Quote:
Originally Posted by Zoe's Life
S,
I was diagnosed at 47. Since then I have "met" many people younger than I am who are diagnosed. In fact, in Germany a study was conducted which included 232 patients under 50. The same study referred to other studies which had 151 patients under 50 and another study with 205 patients under 60. I don't think it is as uncommon as people think.
I am concerned that your dad is still on erythropoetin if it isn't working (I think transfusions every 2-3 weeks isn't working, unless he was receiving them more frequently before that). I can't cite them right now (maybe someone else can), but I think there have been problems with continuing erythropoetin when it isn't working. Honestly, I don't even recall the problems at the moment.
Do you know what, if any, chromosomes are affected? A lot of people here have had great success with Vidaza. Personally, I would try it if I were getting frequent transfusions, although my next drug will likely be Revlimid.
Zoe
|
Yes, MDS isn't as uncommon for younger people as its made out to be. And we've discontinued EPO injections for dad now. Glad you pointed it out though.
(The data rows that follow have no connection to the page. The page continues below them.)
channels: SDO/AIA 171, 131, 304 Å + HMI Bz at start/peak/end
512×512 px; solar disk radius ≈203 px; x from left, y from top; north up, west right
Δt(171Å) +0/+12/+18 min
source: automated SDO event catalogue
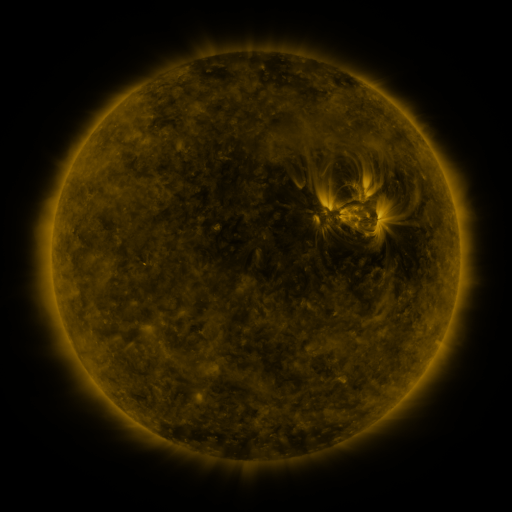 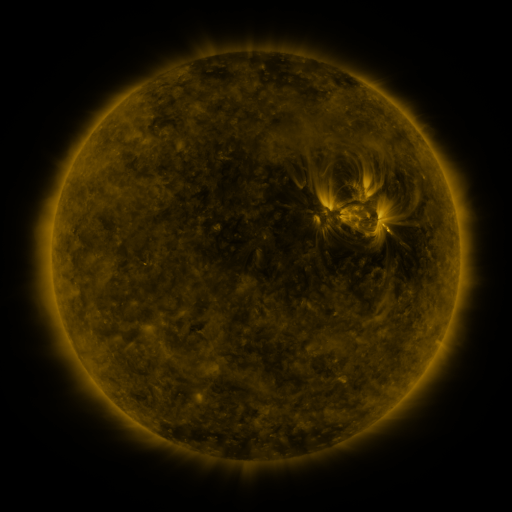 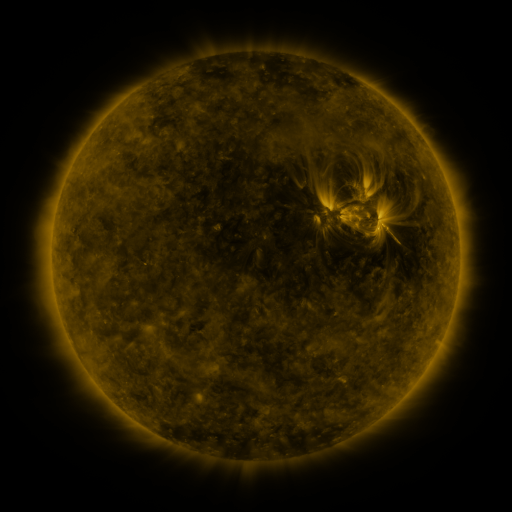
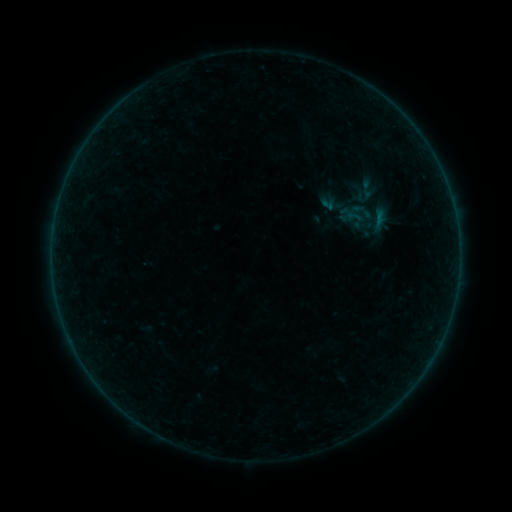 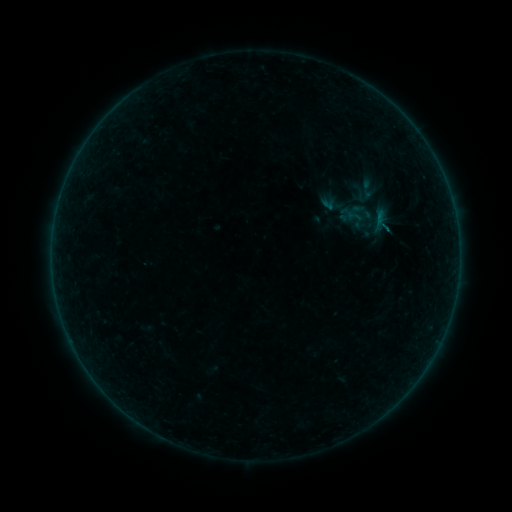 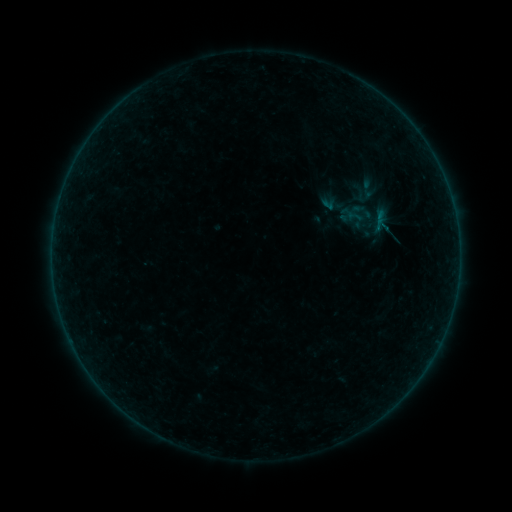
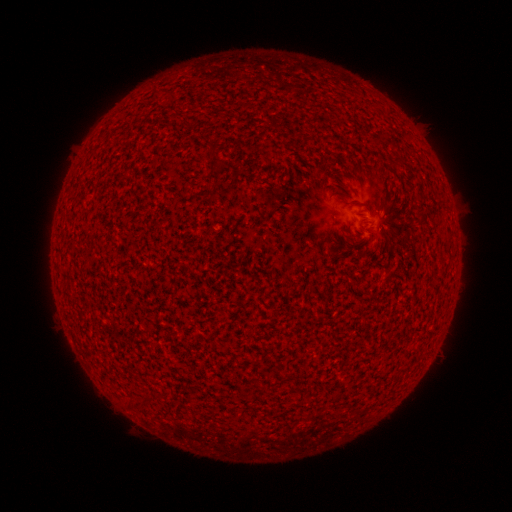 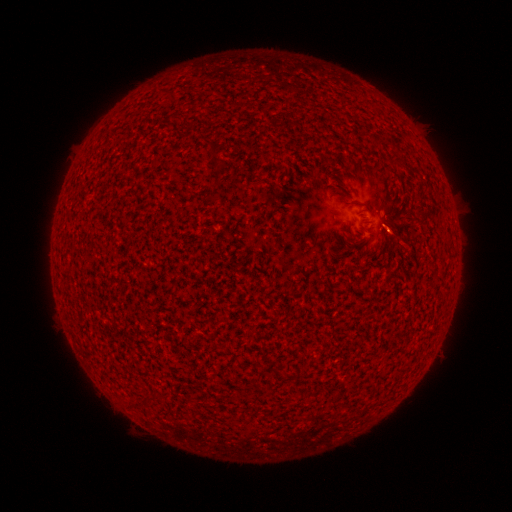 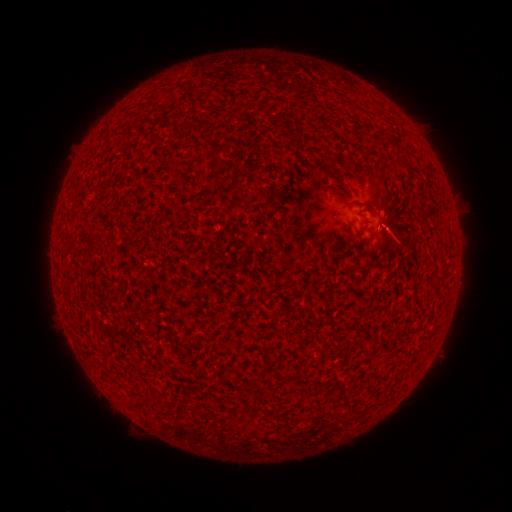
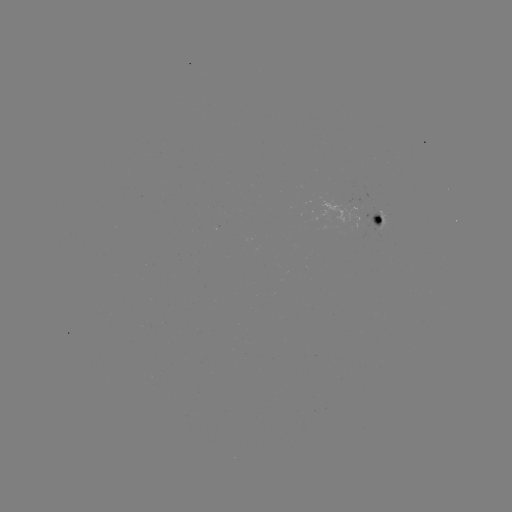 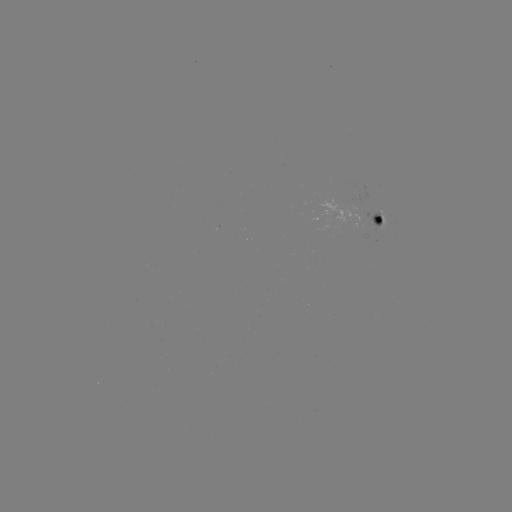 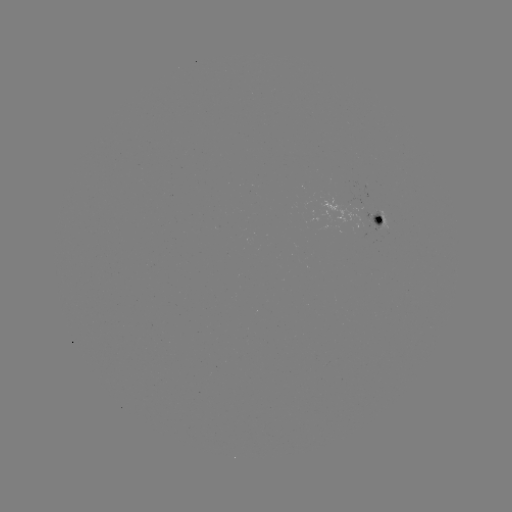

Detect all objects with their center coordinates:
A4.3 flare: (384, 230)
As for the chromosomes affected, this is what the cytogenetics (FISH) stated -
"nuc ish(ABL1,BCR)x2[198/200]
i.e. there was no BCR-ABL fusion in 99% of the nuclei analysed
nuc ish(EGR1, D5S23, D5S721)x1[183/200]
i.e. there was both EGR1 and D5S23, D5S721 deletion in 91% of the nuclei. FISH pattern suggestive of monosomy 5.
nuch ish(D721x2),(D7S486x1)[170/200]
i.e. there was 7q deletion in 85% of nuclei analysed. In myelodysplastic syndrome, IPSS cytogenetic score is therefore equal to 1 (high risk IPSS)"
So that means monosomy 5 and 7q deletion. In another report there was a third one - trisomy 8 in 70% interphase cells.